The ceremony ended. Lords filed out to feast and make their plans. Aenys smiled at her from his great iron seat, and she inclined her head graciously. There was nothing of Aegon in his face.
✣✣✣
Visenya was seventy-three and dying.
The sun was setting beyond her windows, painting the sky in shades of red and gold that reminded her of dragon fire. She lay in her bed at Dragonstone, having come home to die (though she had not told anyone that was why). Let them think she was merely tired of court, tired of watching her son’s reign grow bloodier with each passing moon.

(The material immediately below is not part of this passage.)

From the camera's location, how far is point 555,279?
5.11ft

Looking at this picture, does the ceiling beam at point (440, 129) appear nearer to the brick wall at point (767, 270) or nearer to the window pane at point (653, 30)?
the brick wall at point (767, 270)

Her breath came shallow now, leaving Dragonstone’s old maester puzzled, speaking of lung fever, of the weakness that comes with age, but she knew better. Maegor’s conception had demanded its price; not all at once, but slowly, year by year, trading her and Aegon’s vitality for the miracle of Maegor’s birth. She had been dying since the night she bled into those iron bowls, dying so slowly she had almost forgotten to notice.
Through her window she could see the rocky shore where she had played as a child. If she closed her eyes, she could almost hear their voices on the wind: Aegon’s war cries, Rhaenys’s laughter, their mother calling for them to come home. “Careful, children! Don’t strike each other so hard! Come back to me now, come back safe!”
I tried, Mother, Visenya thought. I tried to keep us safe. But there was too much flint, not enough gentle tinder. We struck sparks until the world caught fire.
Perhaps if she had been gentler, like Rhaenys, Aegon would have loved her as he loved their sister. Perhaps if she had been softer, her son would have inherited something besides steel and fire and the need to conquer.
But then again, perhaps not. Perhaps some people are born to be flint, to strike sparks against whatever they touch. Perhaps some loves are meant to burn rather than warm.
A seabird cried outside her window. It was the same cry she had heard all those years ago when she first found Vhagar. The same cry that had been there during her childhood, her youth, her long years of duty and sacrifice and the terrible price of getting what you wished for.
She thought of her mother, watching from her smooth rock while her children played at war. How Valaena must have known, even then, what they would become. What they would cost each other.
The tide was coming in now, she could hear it against the rocks. It would keep coming long after she was gone, long after Maegor was gone, long after the last dragon had died and the last Targaryen had fallen.
And now she was going home, back to where she was eight again, and her world was Dragonstone and her siblings and the endless, eternal sea.
Her breath went out like the tide, and did not come back in.